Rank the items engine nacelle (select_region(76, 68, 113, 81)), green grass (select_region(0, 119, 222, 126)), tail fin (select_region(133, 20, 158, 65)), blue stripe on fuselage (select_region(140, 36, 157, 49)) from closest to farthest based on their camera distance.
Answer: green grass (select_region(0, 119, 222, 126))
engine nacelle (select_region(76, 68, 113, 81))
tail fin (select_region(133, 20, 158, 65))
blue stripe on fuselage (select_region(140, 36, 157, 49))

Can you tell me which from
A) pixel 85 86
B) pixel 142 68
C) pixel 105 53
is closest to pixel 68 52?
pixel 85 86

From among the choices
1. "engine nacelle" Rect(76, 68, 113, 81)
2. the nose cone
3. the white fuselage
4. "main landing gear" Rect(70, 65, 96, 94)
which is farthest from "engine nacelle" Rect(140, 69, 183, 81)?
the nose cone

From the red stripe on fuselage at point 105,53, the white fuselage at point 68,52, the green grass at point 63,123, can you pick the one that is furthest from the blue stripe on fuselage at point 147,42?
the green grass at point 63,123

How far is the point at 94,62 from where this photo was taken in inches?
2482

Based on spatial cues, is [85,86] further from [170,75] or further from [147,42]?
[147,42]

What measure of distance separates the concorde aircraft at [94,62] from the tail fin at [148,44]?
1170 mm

—————

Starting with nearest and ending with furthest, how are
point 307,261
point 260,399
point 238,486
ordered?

—————

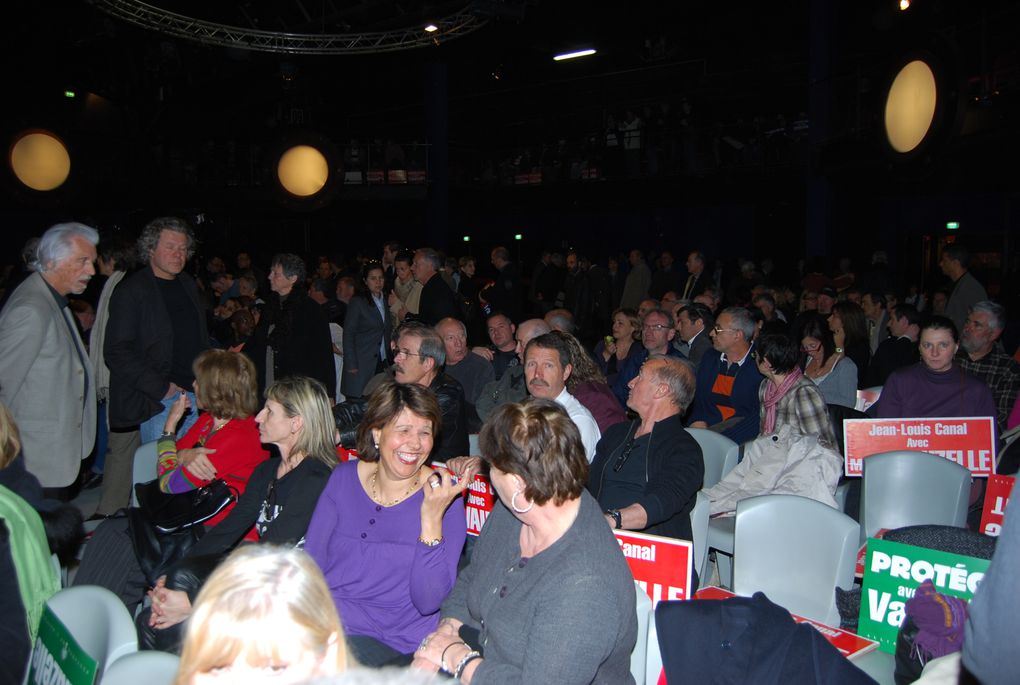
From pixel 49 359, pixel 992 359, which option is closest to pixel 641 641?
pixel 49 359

—————

▶ _Aim_
Which lines in the entries above contain the word "engine"? Copy each of those lines in full.

▶ _Written solution_
Rank the items engine nacelle (select_region(76, 68, 113, 81)), green grass (select_region(0, 119, 222, 126)), tail fin (select_region(133, 20, 158, 65)), blue stripe on fuselage (select_region(140, 36, 157, 49)) from closest to farthest based on their camera distance.
engine nacelle (select_region(76, 68, 113, 81))
1. "engine nacelle" Rect(76, 68, 113, 81)
which is farthest from "engine nacelle" Rect(140, 69, 183, 81)?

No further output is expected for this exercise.